Sunday, July 23, 2006
In Delhi - A Quick Update
23 July, 2006 - 17:52 IND
Delhi is just fantastic. We stayed one night at the Major's Den (check the Lonely Planet for a listing, it's in the Pahar Ganj area) and then got up the next morning for church. I'm glad we finally found it because the Branch President offered to let us stay at his place. So I'm at his computer right now while Kem, Autumn, Ali, Chelsea, and Shawna sit and chat in a neighboring room. Weather here is hot and muggy, just the way I like it. Poor Ali couldn't sleep last night so we were going to have to look for a place with A/C - staying at the home of an expat is really nice. I guess his family is Stateside for a while and we're the replacement until we leave for our next site. I plan to spend lots of time at the Baha'i temple while we're here for my sociology of religion course, and last night we saw a Bollywood film at a big multiplex. (It was nice to go to the cinema but not much of a movie.
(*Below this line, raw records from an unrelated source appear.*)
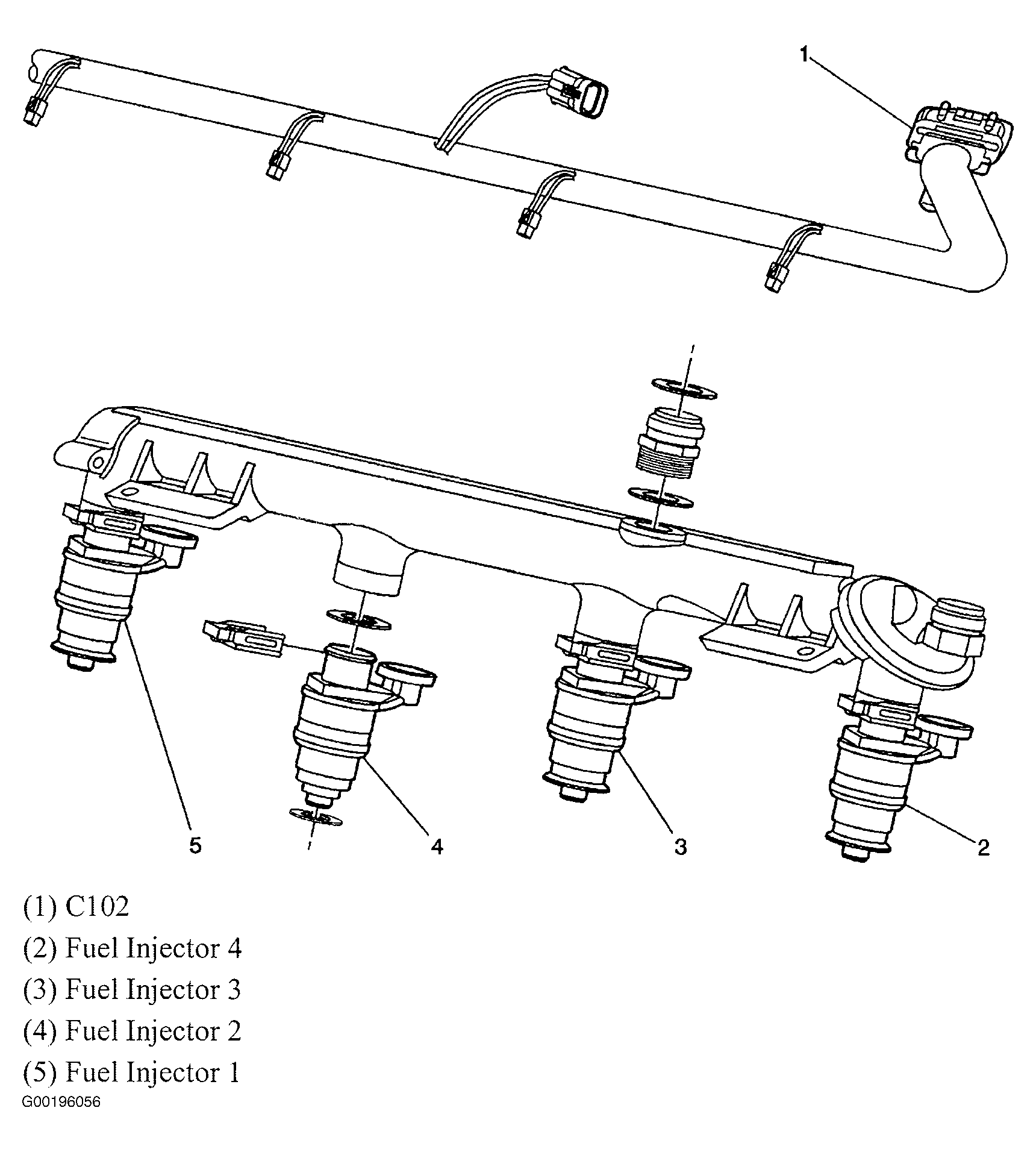 1

5

4

3

2

(1) C102

(2) Fuel Injector 4

(3) Fuel Injector 3

(4) Fuel Injector 2

(5) Fuel Injector 1

G00196056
It was the director's first feature, I found out later. No wonder that during the movie I turned to Ali and told her I felt like I was watching a student film.)
Here's a little something I just wrote that I figured I'd put out there. It could use some refining. So sue me.
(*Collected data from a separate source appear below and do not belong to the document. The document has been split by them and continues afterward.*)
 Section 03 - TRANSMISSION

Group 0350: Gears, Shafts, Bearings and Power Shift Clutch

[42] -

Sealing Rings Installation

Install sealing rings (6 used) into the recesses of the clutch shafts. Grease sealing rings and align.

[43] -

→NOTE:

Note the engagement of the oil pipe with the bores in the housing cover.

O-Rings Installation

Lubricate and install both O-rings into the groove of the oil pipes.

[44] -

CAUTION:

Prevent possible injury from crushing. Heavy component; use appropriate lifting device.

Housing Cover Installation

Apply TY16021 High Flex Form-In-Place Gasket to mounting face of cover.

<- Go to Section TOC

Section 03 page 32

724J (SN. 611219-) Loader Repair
Delhi had stopped feeling so enormous to Andy. This wasn't just a street anymore, but his street. The row of spikes along the top of the neighbors' wall was the place where the mottled bird came and sang. The construction workers across the street had lost their anonymity. Dust on the windows next door collected, was washed off, collected again. From time to time he ventured into the city and from the raised metro lines, the clean glassy car, would look out at how the brick and mortar sprawled impossibly over countless miles; the journey home always had him recognizing more and more spots until he would arrive at a point where recognition became so habitual he could call it familiar. From here it was only a matter of a few dozen unmindful steps before Andy was home. Here the trees weren't Delhi's trees, but his. Andy's trees, Andy's neighbors, Andy's barking dogs and passing trucks. Andy's sounds of hammering from where men were gathered on the next block. Here was home, Andy decided, and here was a place just like ten million unknown places in the monster of a town.